◆ **PROVIDED PASSAGE**
Instruction Sequence

An instruction sequence (ISEQ) is the core data structure in YARV that represents compiled Ruby code. Every method, block, and class body is compiled into its own ISEQ, serving as the blueprint for execution. The ISEQ is what the VM actually executes, not the Ruby source code.

What is an Instruction Sequence?

An instruction sequence is the compiled form of Ruby code:

# Ruby source:
def add(a, b)
  a + b
end
 
# Compiled to instruction sequence:
# == disasm: #<ISeq:add>
# 0000 getlocal a              ( 2)[Li]
# 0002 getlocal b
# 0004 opt_plus <calldata>
# 0006 leave

The bytecode compilation process transforms Ruby’s abstract syntax tree into this sequential instruction format that the YARV VM can execute efficiently.

[Records of scene-based questions]

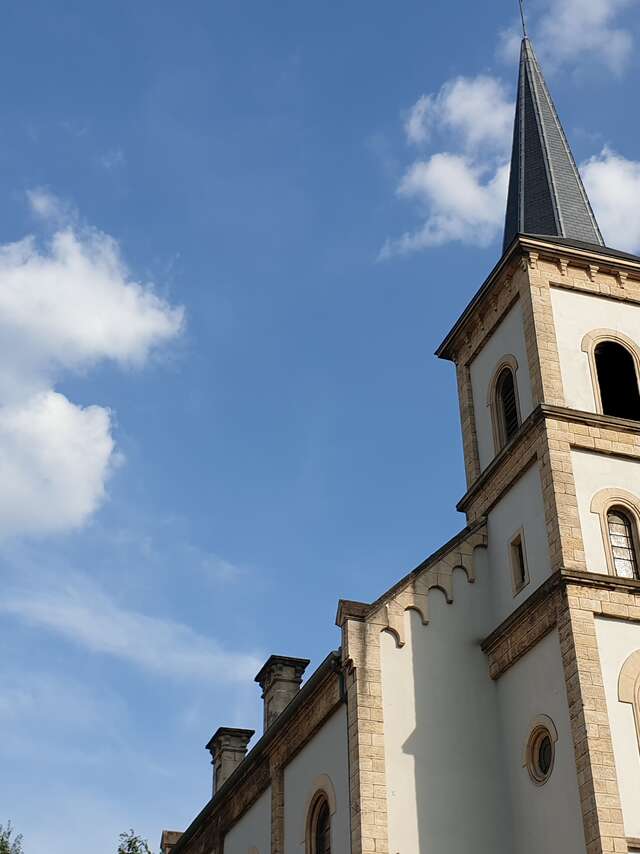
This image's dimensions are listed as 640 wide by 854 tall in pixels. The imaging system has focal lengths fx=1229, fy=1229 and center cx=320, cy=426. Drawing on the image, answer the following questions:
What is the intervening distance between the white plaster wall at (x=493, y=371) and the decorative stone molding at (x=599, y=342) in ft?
4.17

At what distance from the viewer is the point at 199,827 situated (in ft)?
102

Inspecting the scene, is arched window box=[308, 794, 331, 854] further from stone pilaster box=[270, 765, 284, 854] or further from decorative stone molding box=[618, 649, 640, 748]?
decorative stone molding box=[618, 649, 640, 748]

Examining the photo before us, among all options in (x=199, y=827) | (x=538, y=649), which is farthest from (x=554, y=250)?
(x=199, y=827)

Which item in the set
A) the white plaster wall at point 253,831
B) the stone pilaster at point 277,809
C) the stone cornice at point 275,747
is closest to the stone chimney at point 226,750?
the stone cornice at point 275,747

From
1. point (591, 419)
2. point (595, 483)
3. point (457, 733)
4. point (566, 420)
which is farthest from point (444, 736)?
point (591, 419)

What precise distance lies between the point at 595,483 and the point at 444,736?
213 inches

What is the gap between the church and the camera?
2030cm

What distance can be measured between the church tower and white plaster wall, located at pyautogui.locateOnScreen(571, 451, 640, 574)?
0.03 m

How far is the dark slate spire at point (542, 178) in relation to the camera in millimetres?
28594

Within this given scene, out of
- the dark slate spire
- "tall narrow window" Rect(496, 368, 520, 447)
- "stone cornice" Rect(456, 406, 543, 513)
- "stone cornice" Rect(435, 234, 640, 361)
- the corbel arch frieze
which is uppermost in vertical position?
the dark slate spire

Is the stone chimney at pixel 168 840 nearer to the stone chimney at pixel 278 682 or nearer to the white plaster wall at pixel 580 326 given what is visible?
the stone chimney at pixel 278 682

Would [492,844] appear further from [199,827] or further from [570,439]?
[199,827]

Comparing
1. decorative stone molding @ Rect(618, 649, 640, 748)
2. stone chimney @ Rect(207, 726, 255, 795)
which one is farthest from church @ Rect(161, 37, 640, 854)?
stone chimney @ Rect(207, 726, 255, 795)

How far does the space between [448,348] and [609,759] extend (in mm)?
11888
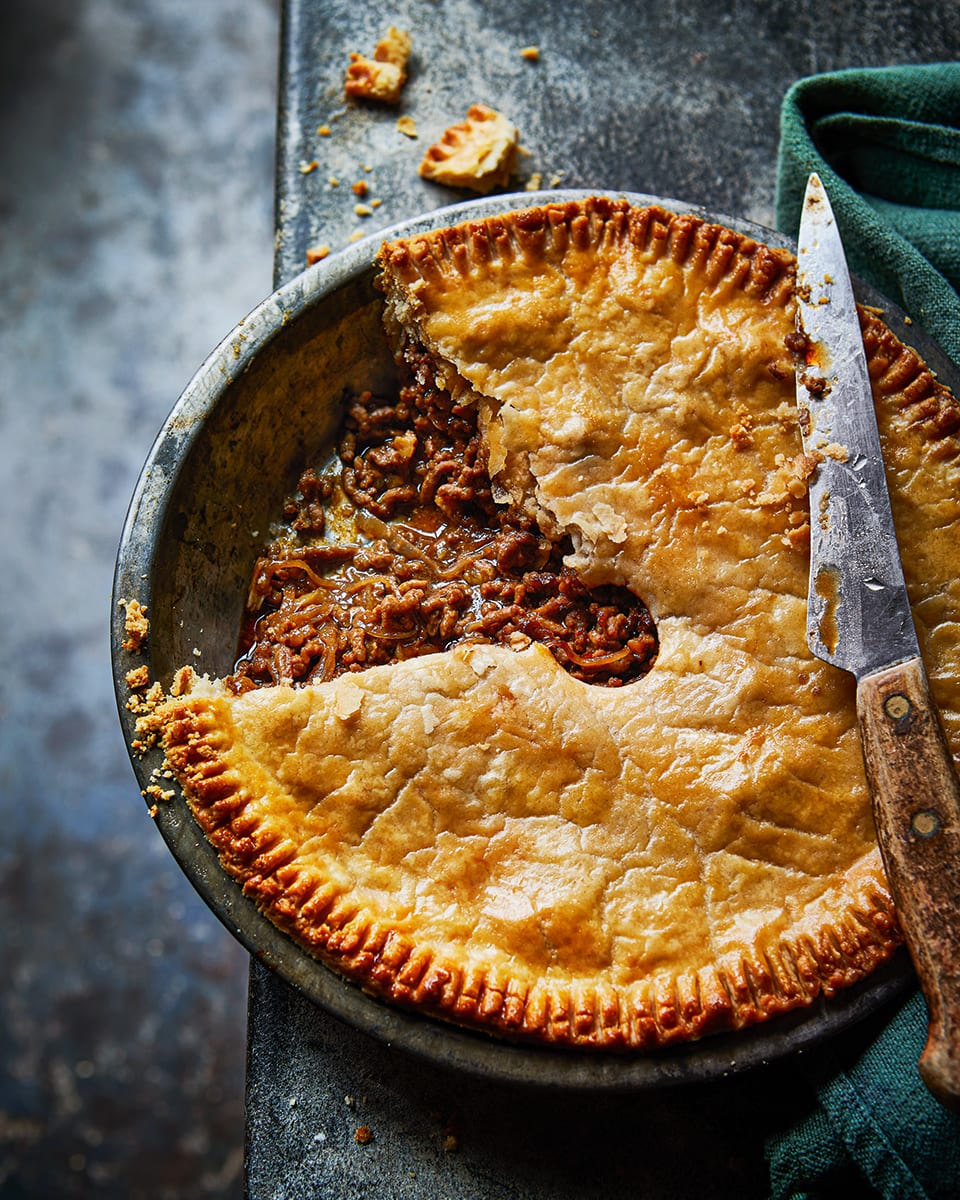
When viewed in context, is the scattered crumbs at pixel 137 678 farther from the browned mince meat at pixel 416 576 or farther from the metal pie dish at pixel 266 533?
the browned mince meat at pixel 416 576

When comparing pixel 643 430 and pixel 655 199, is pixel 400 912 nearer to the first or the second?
pixel 643 430

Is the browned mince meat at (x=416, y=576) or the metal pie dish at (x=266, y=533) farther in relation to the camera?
the browned mince meat at (x=416, y=576)

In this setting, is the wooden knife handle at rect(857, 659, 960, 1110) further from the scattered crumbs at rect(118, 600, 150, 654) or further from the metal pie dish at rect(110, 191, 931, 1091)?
→ the scattered crumbs at rect(118, 600, 150, 654)

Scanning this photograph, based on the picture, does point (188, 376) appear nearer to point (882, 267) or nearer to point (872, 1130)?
point (882, 267)

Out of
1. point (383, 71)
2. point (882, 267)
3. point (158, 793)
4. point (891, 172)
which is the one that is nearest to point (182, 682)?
point (158, 793)

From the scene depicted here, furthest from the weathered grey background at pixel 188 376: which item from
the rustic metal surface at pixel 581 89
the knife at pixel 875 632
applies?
the knife at pixel 875 632

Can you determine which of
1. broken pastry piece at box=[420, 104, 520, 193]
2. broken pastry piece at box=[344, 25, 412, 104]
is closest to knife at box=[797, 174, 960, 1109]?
broken pastry piece at box=[420, 104, 520, 193]

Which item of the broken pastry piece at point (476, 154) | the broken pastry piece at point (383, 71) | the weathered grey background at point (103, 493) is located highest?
the broken pastry piece at point (383, 71)
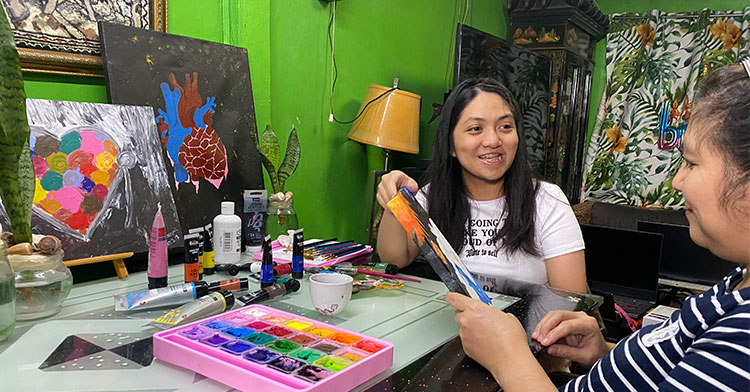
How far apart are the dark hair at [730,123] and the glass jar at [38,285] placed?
106 cm

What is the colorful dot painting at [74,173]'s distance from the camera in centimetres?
117

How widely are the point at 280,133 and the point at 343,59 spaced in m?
0.53

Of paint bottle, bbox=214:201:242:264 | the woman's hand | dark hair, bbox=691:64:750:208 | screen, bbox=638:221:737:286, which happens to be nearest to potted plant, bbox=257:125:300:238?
paint bottle, bbox=214:201:242:264

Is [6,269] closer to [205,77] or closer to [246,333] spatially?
[246,333]

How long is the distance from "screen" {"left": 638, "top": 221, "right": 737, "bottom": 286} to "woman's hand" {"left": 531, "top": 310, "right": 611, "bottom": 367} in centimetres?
193

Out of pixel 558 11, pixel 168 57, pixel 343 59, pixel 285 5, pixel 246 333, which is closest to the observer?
pixel 246 333

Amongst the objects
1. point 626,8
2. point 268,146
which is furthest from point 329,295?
point 626,8

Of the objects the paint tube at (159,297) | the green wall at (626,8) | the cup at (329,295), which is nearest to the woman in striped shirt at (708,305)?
the cup at (329,295)

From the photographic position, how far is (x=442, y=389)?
2.42 feet

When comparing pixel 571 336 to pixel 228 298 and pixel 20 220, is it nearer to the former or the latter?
pixel 228 298

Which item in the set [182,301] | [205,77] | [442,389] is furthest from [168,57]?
[442,389]

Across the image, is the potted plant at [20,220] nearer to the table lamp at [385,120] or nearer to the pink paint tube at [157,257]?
the pink paint tube at [157,257]

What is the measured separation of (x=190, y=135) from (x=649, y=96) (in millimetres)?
3576

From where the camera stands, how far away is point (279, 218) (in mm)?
1700
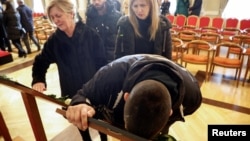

◆ **DIRECTION**
Repeat the part of the instruction sequence text that begins at "# Compiled to" and ends after "can execute efficiently.".

◆ **RESULT OF THE EXERCISE**
# Compiled to instruction sequence:
# == disasm: #<ISeq:add>
# 0000 getlocal a              ( 2)[Li]
# 0002 getlocal b
# 0004 opt_plus <calldata>
# 0006 leave

The bytecode compilation process transforms Ruby’s abstract syntax tree into this sequential instruction format that the YARV VM can execute efficiently.